__Problem description__
Transcribe word for word the section of the records below that opens with the line containing "Alternate Image 1" and closes with the line containing "Double Chocolate Tartlets"; drop every picture.

__Data provided__
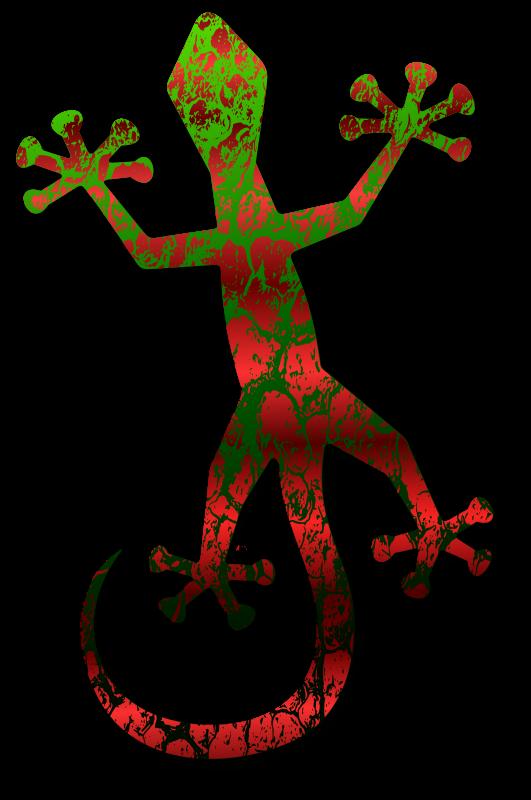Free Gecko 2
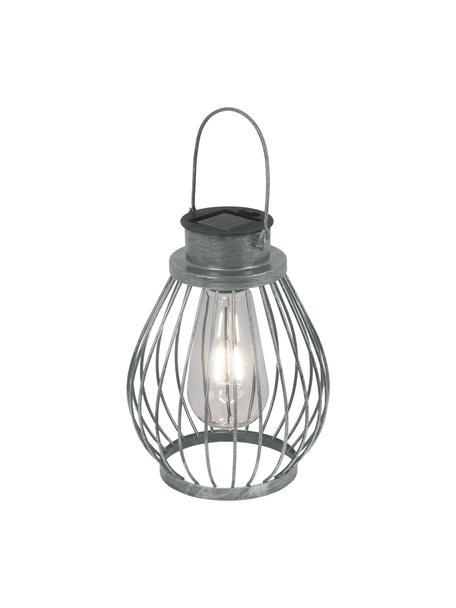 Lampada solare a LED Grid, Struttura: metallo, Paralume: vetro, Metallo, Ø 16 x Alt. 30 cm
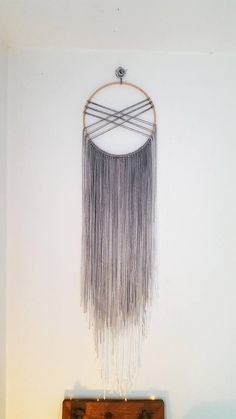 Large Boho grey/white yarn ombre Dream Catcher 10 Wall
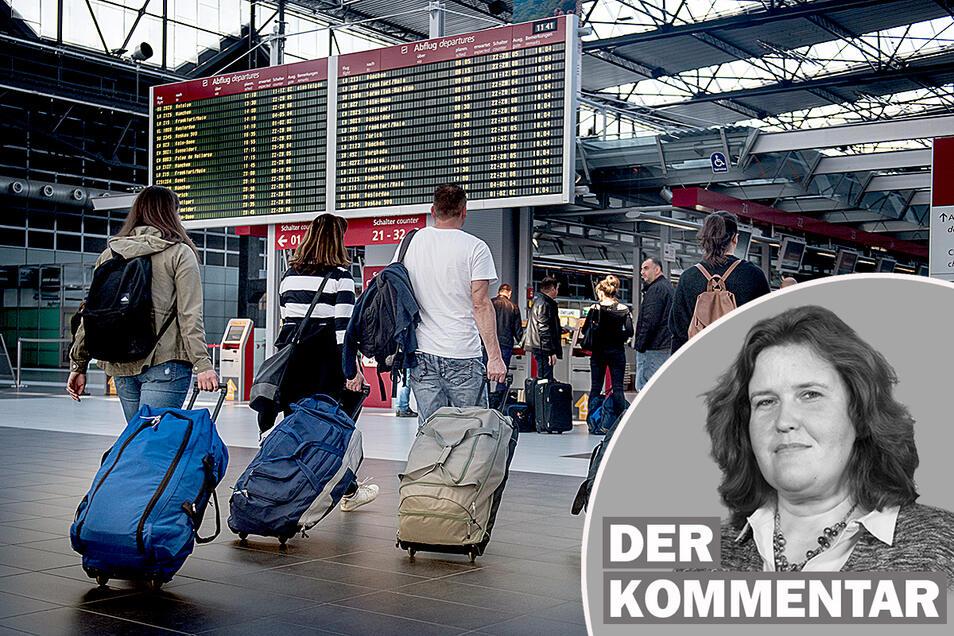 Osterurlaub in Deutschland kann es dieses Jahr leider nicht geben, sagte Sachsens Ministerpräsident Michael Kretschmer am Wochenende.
---
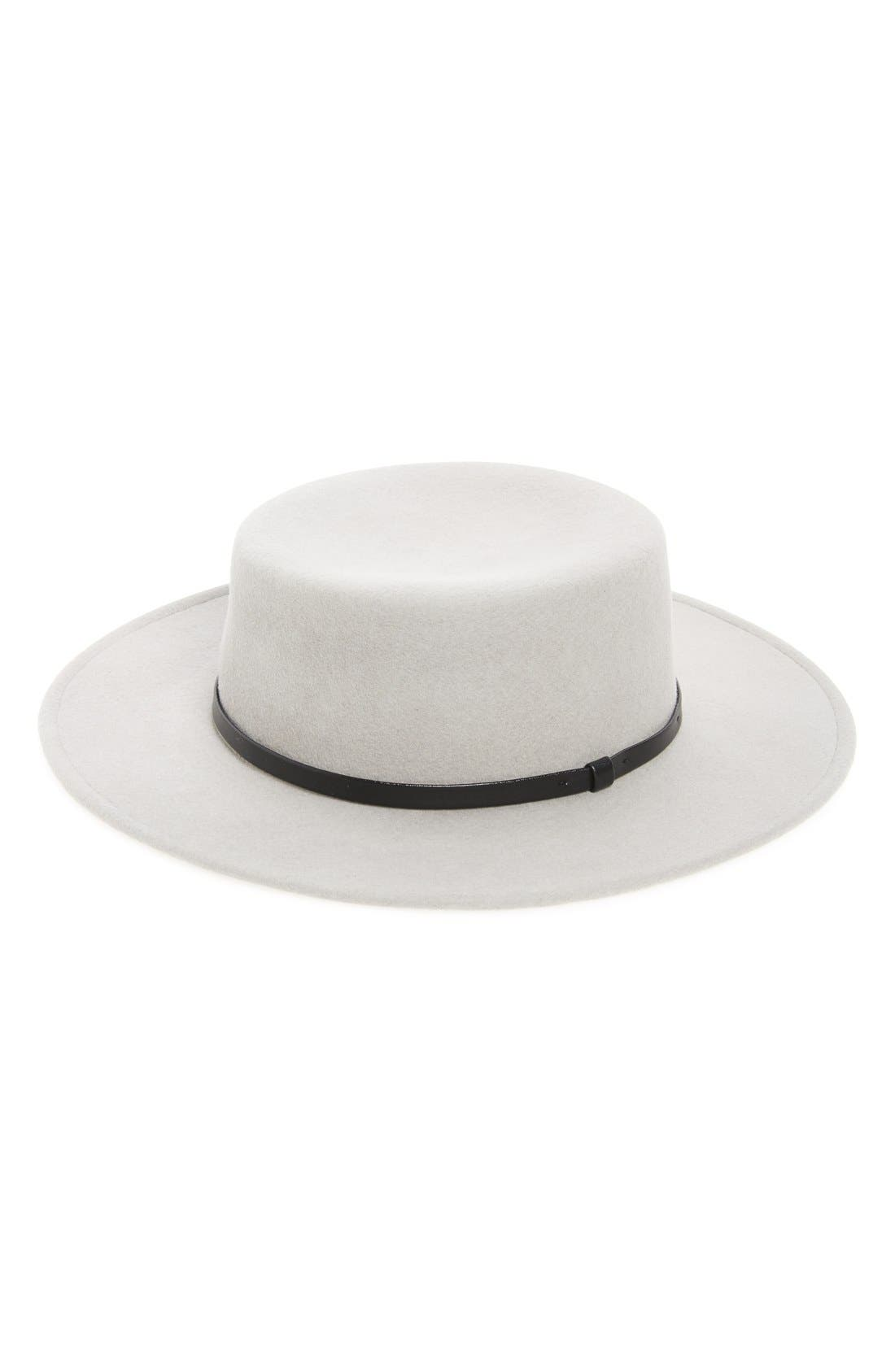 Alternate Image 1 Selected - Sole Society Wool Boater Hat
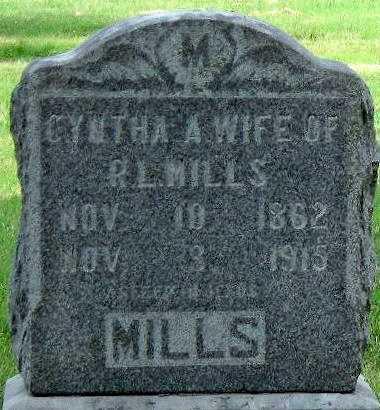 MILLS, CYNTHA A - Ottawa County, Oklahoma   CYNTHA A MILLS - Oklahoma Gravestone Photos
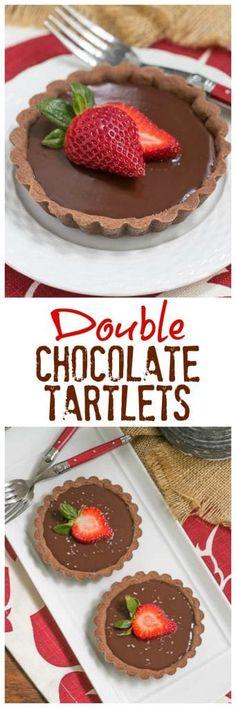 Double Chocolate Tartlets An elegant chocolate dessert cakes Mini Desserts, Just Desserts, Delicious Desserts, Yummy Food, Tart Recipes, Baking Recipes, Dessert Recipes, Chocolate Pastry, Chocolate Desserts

__Problem solution__
 Alternate Image 1 Selected - Sole Society Wool Boater Hat
 MILLS, CYNTHA A - Ottawa County, Oklahoma   CYNTHA A MILLS - Oklahoma Gravestone Photos
 Double Chocolate Tartlets An elegant chocolate dessert cakes Mini Desserts, Just Desserts, Delicious Desserts, Yummy Food, Tart Recipes, Baking Recipes, Dessert Recipes, Chocolate Pastry, Chocolate Desserts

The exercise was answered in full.